#### SHORT TASK 1
Edit the XSLT extension-function message, starting at "It would be" and ending at "define extension functions in XSLT itself.", so that "calculation" becomes "computation".
#### SHORT TASK 2
Continue the proposal on defining extension functions in XSLT itself from the point where it stops.

Start of GIVEN PASSAGE

Let's write extension functions in XSLT itself from Richard A. O'Keefe on 2001-07-20 (xsl-editors@w3.org from July to September 2001)

From: Richard A. O'Keefe <ok@atlas.otago.ac.nz>
Date: Fri, 20 Jul 2001 07:03:22 +0200
To: xsl-editors@w3.org
Message-Id: <200107190505.RAA359653@atlas.otago.ac.nz>
I downloaded the 12-Dec-2000 draft of the XSLT 1.1 recently.
I notice that there is to be a standard way of defining functions
that can be called in patterns and expressions, provided those
definitions are in JavaScript or Java.  That's really really odd.
You can write part of a style sheet in a language which the processor
might NOT support, but you you can't write it in a language which
the processor MUST support.

I enclose a proposal for defining extension functions in XSLT itself.
It would be absurd to call out to Javascript (non-portably!) just
because some calculation can't be expressed in the expresison language
for want of an 'if' construct.

---------------- cut here ----------------
<!DOCTYPE HTML PUBLIC "-//IETF//DTD HTML 3.2//EN">
<!-- File   : xslt-funs.htm
     Author : Richard A. O'Keefe
     Updated: 2001.07.19
     Purpose: Propose a way to define extension functions in XSLT itself.
-->
<HTML>
<HEAD>
<TITLE>Defining Extension Functions in XSLT Itself</TITLE>
</HEAD>
<BODY>
<H1>Defining Extension Functions in XSLT Itself</H1>
<P>Looking at the 12 December 2000 version of the
XSL Transformations (XSLT) Version 1.1 specification,
we see that there is to be a standard way of defining functions
that can be called in patterns and expressions, provided those
definitions are in JavaScript or Java.</P>
<P>This is a very odd state of affairs.  You can write part of a style
sheet in a language which the processor may <EM>not</EM> support.  But
you can't write it in a language which the processor <EM>must</EM>
support.</P>
<P>Experience with XSLT has already shown that the inability to define
functions in the expression language can result in code duplication.

End of GIVEN PASSAGE
Start of SUPPLIED MATERIAL

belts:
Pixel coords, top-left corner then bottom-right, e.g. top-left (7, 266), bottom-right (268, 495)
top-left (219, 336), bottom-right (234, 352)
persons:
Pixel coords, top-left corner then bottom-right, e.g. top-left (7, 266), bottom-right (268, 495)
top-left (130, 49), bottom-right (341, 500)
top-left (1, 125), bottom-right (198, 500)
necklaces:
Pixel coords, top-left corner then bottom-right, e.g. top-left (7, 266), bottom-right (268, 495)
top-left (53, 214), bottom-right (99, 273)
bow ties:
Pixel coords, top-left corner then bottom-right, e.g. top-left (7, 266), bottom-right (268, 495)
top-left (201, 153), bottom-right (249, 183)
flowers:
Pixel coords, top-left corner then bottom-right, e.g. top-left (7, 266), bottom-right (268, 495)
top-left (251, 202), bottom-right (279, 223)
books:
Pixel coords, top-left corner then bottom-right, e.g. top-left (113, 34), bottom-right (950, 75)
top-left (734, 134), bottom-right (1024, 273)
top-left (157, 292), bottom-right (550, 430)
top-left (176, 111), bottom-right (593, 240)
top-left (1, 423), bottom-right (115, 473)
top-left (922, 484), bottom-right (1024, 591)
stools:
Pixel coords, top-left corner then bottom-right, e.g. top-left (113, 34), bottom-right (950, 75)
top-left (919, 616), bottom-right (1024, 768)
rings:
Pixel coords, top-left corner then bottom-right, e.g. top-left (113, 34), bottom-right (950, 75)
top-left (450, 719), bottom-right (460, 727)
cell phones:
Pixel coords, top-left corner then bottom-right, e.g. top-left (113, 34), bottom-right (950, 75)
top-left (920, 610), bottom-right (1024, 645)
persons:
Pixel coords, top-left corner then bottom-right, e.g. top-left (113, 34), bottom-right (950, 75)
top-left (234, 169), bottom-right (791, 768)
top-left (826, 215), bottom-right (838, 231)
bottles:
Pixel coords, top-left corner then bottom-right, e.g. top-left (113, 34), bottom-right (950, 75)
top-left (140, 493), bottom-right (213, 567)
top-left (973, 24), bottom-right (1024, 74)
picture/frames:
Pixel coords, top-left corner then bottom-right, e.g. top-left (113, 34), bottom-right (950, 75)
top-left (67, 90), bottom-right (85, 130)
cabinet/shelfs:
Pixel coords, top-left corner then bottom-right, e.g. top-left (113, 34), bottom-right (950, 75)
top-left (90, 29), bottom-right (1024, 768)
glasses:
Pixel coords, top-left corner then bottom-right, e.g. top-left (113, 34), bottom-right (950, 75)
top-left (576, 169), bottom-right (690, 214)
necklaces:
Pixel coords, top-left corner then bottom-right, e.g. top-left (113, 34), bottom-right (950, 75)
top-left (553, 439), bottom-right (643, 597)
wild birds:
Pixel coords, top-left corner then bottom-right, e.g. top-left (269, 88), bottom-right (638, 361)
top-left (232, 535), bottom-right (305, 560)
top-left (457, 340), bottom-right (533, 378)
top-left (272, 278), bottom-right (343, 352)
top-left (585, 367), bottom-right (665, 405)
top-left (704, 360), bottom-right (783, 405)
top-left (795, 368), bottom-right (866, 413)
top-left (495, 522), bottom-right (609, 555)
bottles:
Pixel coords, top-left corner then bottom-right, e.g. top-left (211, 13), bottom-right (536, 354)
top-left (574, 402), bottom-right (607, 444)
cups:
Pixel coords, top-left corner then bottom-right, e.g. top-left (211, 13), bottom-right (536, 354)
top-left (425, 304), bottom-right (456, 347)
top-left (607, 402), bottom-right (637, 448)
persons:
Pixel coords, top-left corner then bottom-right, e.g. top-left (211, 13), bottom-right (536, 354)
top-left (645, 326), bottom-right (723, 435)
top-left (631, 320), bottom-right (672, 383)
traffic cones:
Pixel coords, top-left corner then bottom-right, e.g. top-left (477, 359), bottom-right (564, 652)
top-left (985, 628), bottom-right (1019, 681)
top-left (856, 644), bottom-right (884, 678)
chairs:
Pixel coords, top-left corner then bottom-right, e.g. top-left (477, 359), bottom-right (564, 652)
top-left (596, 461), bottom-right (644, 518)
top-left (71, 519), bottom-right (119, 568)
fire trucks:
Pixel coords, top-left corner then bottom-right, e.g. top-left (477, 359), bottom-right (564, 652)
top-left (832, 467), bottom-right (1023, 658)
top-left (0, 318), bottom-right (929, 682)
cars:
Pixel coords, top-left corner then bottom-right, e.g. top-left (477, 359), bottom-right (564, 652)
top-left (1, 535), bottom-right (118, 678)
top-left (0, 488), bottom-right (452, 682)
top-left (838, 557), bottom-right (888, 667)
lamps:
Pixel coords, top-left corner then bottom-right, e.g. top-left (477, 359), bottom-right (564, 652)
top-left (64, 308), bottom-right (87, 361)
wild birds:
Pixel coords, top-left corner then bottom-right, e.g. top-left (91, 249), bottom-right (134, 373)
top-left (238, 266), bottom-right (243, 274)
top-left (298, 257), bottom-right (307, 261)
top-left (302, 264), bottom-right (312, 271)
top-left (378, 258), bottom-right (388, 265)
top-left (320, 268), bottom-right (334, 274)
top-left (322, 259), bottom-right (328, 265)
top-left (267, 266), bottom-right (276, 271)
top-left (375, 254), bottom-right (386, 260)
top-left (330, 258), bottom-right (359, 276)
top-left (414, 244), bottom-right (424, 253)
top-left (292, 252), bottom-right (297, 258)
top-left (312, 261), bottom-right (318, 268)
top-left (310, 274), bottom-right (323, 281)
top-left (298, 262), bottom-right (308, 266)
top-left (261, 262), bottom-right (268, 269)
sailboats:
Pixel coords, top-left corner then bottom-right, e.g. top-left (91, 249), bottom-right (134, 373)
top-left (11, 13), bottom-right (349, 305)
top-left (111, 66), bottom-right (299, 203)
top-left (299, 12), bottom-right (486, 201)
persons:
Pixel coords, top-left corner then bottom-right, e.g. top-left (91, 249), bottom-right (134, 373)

End of SUPPLIED MATERIAL

#### TASK RESULT 1
It would be absurd to call out to Javascript (non-portably!) just
because some computation can't be expressed in the expresison language
for want of an 'if' construct.

---------------- cut here ----------------
<!DOCTYPE HTML PUBLIC "-//IETF//DTD HTML 3.2//EN">
<!-- File   : xslt-funs.htm
     Author : Richard A. O'Keefe
     Updated: 2001.07.19
     Purpose: Propose a way to define extension functions in XSLT itself.

#### TASK RESULT 2
For example, you cannot say "a DIV1, ..., DIV4 are processed
identically except for using H2, ..., H5 respectively".</P>
<H2>What we can do about it</H2>
<P>I propose a single new top level element in the XSLT namespace,
with three new elements that can appear in it.  First I present the
specification using DTD syntax, then I explain it.</P>
<PRE>
&lt;!ENTITY % type "(Boolean|number|string|node-set|object|any)"&gt;
&lt;!ELEMENT xsl:function (xsl:required*,((xsl:case+,xsl:else)|xsl:value-of))&gt;
&lt;!ATTLIST xsl:function
  name NMTOKEN #REQUIRED
  type %type;  #REQUIRED&gt;
&lt;!ELEMENT xsl:required EMPTY&gt;
&lt;!ATTLIST xsl:required
  name NMTOKEN #REQUIRED
  type %type;  #REQUIRED&gt;
&lt;!ELEMENT xsl:case EMPTY&gt;
&lt;!ATTLIST xsl:case
  test   CDATA #REQUIRED
  select CDATA #REQUIRED&gt;
&lt;!ELEMENT xsl:else EMPTY&gt;
&lt;!ATTLIST xsl:else
  select CDATA #REQUIRED&gt;
</PRE>
<DL>
<DT><CODE>xsl:function</CODE></DT>
<DD>defines an extension function that can
be used in the expression language.  It has a <CODE>name</CODE>, which
is a QName.  If the name has a prefix, that prefix must have been declared
as an extension prefix.  If the name does not have a prefix,
<CODE>#default</CODE> must have been declared as an extension prefix.
The result type says which of the XSLT types the function is supposed to
return.</DD>
<DT><CODE>xsl:required</CODE></DT>
<DD>defines a required formal parameter of the function.  The
association between formal parameters in a definition and actual
parameters in a call is by position.  In this draft, there are no
optional parameters; the number of parameters in a call must match the
number of parameters declared.  Each parameter has a <CODE>name</CODE>
and a <CODE>type</CODE>; each actual parameter is converted to the
required type the same way that built-in functions in the expression
language are converted to expected types.  The interpretation and scope
of argument names is the same as the interpretation and scope of
<CODE>xsl:param</CODE> names; however there are no optional or "keyword"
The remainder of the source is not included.